I’ve never had a blow out on the road, but I’ve changed flats before . The first time my mother borrowed my new car, she returned it to me with a flat. *Gee, thanks, mom. So, you felt it as you went over the nail? Mmm hmm. And people were hailing you at red lights to tell you you had a flat? I see. So you decided to drive back to me, yes? Oh, perfectably reasonable. * :rolleyes: (She had a cellphone. I had a cellphone. She should have called me.)

And it didn’t end there - she had returned my car while I was at work (we swapped cars for the day, as her RV was much too unwieldy to drive to the hair salon). I knew the tire was flat, but put off changing it until the end of the day… which for me, meant after most of the office had already gone home.
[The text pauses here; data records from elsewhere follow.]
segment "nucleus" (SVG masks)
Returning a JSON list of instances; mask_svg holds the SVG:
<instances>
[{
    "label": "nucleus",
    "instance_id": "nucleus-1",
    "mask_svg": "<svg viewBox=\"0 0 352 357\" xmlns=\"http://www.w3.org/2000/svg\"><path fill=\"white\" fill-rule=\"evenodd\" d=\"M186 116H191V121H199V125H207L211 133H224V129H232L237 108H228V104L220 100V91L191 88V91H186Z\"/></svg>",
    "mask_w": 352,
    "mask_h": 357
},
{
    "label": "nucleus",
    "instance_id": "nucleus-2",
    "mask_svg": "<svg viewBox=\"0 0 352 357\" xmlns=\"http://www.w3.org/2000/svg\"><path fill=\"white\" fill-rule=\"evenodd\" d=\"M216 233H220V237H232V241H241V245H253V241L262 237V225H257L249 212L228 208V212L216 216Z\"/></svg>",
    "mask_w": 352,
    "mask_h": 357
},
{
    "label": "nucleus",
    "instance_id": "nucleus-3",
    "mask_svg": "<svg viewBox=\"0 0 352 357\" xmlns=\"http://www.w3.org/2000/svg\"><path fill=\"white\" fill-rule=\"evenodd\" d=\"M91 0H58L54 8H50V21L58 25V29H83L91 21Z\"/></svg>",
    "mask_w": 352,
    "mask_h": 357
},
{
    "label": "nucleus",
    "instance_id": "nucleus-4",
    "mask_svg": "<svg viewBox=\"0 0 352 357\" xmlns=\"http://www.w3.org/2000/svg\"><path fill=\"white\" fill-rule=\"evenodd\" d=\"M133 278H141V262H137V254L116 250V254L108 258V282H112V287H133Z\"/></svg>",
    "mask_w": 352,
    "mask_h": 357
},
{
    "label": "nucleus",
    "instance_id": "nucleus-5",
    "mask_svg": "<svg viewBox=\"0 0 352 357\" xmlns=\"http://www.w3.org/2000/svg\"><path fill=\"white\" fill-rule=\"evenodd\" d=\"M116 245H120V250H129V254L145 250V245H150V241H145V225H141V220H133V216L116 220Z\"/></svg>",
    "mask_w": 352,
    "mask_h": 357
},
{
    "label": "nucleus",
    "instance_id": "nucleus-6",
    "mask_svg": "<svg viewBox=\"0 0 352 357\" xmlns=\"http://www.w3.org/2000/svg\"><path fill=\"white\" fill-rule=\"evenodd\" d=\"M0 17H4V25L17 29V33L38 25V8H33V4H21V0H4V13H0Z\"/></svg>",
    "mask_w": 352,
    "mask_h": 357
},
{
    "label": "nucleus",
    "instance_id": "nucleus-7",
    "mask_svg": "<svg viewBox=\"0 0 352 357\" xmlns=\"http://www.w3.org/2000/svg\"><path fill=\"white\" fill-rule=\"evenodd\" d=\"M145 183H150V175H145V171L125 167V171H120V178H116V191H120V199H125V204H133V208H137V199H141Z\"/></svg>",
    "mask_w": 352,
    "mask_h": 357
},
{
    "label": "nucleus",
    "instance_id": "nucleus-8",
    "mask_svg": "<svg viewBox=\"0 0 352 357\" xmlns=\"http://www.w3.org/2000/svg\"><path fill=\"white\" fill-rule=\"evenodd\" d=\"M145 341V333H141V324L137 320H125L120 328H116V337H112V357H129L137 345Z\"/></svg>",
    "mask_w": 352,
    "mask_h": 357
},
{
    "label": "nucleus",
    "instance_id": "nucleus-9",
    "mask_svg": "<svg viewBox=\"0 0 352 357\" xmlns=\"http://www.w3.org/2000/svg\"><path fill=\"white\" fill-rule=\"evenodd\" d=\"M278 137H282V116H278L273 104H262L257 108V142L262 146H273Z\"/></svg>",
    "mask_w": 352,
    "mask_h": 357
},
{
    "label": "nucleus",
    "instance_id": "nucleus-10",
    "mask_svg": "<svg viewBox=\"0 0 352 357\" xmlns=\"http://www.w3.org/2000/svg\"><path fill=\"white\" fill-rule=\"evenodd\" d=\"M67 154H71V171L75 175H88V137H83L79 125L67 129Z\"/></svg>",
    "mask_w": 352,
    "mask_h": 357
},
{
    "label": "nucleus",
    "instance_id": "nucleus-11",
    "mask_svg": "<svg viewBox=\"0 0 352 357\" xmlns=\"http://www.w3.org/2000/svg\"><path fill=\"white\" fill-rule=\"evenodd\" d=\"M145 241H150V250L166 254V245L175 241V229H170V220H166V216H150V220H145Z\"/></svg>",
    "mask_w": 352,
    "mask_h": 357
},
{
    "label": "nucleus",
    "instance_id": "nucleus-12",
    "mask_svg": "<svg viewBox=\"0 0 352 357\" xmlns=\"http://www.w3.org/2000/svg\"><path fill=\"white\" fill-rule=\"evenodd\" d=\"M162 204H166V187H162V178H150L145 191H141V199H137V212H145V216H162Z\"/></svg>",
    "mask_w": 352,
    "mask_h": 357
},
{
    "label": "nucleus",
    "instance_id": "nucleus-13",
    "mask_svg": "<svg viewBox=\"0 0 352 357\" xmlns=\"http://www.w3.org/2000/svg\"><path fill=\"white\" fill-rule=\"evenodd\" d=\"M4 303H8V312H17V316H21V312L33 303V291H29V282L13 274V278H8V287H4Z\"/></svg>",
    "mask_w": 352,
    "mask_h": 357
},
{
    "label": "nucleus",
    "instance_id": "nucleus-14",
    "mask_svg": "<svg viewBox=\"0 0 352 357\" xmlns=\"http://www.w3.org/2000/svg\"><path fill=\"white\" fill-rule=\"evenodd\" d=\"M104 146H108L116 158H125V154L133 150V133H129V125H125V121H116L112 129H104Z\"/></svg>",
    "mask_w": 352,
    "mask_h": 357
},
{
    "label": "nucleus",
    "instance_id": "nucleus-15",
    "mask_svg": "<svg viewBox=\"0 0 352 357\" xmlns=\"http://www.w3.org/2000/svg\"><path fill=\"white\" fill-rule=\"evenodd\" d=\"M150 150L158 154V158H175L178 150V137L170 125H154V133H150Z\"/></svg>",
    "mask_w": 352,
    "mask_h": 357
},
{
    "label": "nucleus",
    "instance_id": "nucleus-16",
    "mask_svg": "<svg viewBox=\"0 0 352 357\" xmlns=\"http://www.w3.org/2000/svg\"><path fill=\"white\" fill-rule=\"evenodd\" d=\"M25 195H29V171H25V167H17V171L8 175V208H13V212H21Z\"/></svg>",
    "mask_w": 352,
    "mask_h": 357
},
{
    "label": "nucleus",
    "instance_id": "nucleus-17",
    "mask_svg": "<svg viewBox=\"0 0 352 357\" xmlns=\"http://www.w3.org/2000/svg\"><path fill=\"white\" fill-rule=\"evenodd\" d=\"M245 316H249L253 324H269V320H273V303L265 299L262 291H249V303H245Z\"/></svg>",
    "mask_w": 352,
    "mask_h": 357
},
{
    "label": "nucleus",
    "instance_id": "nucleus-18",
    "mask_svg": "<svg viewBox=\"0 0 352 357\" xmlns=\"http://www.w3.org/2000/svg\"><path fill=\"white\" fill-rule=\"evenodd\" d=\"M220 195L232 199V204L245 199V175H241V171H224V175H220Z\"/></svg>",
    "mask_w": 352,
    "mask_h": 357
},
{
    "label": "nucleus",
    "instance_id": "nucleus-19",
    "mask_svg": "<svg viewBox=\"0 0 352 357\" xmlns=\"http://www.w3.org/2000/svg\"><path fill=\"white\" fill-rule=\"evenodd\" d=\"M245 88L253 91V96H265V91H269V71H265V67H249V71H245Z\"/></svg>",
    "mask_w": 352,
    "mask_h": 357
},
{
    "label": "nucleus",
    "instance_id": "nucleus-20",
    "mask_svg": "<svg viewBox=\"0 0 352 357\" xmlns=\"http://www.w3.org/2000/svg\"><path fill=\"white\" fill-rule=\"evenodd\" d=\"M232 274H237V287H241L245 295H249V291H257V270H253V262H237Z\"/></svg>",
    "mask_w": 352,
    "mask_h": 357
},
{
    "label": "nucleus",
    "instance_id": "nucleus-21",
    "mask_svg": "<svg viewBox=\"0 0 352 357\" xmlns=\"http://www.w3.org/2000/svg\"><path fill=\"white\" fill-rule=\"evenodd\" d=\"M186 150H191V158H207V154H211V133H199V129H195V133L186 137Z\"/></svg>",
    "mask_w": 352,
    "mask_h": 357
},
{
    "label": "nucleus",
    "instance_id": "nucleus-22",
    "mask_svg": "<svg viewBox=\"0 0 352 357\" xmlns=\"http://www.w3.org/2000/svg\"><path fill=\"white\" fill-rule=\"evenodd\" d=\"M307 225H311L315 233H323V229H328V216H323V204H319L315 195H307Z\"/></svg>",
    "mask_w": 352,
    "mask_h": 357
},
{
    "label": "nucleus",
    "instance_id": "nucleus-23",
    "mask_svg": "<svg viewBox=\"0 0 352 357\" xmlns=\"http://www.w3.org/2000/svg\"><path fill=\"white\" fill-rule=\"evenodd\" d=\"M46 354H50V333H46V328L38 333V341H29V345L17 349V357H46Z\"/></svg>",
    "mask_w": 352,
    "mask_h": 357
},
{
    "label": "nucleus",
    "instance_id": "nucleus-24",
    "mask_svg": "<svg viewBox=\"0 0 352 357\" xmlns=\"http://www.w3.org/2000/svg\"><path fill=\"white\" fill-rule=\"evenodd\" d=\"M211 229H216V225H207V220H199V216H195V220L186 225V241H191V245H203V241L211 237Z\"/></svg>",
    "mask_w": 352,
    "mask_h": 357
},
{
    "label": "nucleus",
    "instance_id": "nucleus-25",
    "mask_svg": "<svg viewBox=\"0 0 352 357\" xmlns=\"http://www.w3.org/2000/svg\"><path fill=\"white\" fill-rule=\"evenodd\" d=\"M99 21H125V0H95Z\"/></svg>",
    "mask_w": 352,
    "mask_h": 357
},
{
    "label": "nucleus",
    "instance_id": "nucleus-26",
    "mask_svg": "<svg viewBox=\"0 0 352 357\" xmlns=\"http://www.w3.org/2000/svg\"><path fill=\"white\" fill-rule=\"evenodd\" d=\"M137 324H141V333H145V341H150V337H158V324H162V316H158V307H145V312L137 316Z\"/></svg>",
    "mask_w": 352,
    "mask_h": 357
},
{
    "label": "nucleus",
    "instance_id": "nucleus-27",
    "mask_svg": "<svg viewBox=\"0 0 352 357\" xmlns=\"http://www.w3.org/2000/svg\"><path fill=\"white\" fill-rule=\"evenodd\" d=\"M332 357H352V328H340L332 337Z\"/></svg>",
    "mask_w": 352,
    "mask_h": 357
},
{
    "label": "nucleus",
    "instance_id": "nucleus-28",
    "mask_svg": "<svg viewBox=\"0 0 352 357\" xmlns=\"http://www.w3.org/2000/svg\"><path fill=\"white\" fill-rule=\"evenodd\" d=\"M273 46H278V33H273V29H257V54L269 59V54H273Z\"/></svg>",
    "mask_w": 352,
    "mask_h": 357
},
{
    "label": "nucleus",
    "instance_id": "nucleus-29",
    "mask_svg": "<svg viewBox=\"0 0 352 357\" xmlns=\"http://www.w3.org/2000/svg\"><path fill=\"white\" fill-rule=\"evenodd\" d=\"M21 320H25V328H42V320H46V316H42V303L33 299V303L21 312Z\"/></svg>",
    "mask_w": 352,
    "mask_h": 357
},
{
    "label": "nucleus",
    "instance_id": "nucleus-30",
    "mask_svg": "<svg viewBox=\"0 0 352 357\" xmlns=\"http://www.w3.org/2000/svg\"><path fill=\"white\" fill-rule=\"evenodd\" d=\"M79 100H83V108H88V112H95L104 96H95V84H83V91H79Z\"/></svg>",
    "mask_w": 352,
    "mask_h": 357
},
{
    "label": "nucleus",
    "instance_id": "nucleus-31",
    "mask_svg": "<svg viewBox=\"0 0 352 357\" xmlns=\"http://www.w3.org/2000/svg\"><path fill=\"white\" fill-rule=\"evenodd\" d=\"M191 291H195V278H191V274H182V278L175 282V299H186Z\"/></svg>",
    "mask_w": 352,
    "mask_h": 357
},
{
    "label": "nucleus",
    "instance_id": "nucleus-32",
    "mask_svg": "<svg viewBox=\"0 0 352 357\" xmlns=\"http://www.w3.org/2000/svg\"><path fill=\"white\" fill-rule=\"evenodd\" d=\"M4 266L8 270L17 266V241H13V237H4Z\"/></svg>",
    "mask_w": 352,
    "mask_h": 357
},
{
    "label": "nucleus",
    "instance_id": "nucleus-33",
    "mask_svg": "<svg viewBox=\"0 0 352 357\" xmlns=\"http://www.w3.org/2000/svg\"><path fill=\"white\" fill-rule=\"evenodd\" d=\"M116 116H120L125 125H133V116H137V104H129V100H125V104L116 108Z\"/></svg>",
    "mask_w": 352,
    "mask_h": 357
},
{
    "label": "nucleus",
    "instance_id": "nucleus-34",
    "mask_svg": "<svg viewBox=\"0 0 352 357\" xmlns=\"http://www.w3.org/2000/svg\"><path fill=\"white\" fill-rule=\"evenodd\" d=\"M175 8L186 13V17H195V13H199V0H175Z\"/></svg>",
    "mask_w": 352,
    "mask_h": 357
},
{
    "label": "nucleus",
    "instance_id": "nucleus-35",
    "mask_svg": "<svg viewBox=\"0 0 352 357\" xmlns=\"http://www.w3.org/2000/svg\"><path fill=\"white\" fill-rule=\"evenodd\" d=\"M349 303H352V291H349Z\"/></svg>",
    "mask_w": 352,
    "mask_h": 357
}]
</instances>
As I hadn’t changed a flat before in this particular car, it took a moment to locate the jack. I gave it a tug… and then another… and then I was outright swearing because I couldn’t get the damn thing out of my car - the bolts holding it in might as well have been welded together. I was all alone in the parking garage, with a flat tire and a shiny new car jack mocking me from its secure little cubby hole inside the trunk.

So, back to the office I trudged, to borrow a jack. Now, despite being 26, I look like a 16 year old boy and have a certain delicacy to my build, and especially my hands, that makes most people assume I can’t even unscrew a pickle jar. Anyway, I found a couple guys I knew to help me, but they insisted they try to remove my jack, rather than lend me one of theirs. “Azul, we’ll help you out,” they smirked. “Don’t want you to hurt your hands.”

Cut to the garage again, now with two guys swearing at the jack and one fighting back "I-told-you-so"s. In the end, I ended up borrowing one, after all. I continued to have my revenge on my comrades, as none of them were able to loosen the lugnuts. They grudgingly deferred to me as a “last resort”, and I popped those suckers right off. I may have bony fingers, but there’s nothing wrong with my wrists!

The next day, I had the guys at the tire shop remove the jack for me. “Holy crap, no one would have been able to take that out by themselves!” It now rattles in the trunk as I drive, but I can at least use the damn thing, should my mother ever borrow my car again.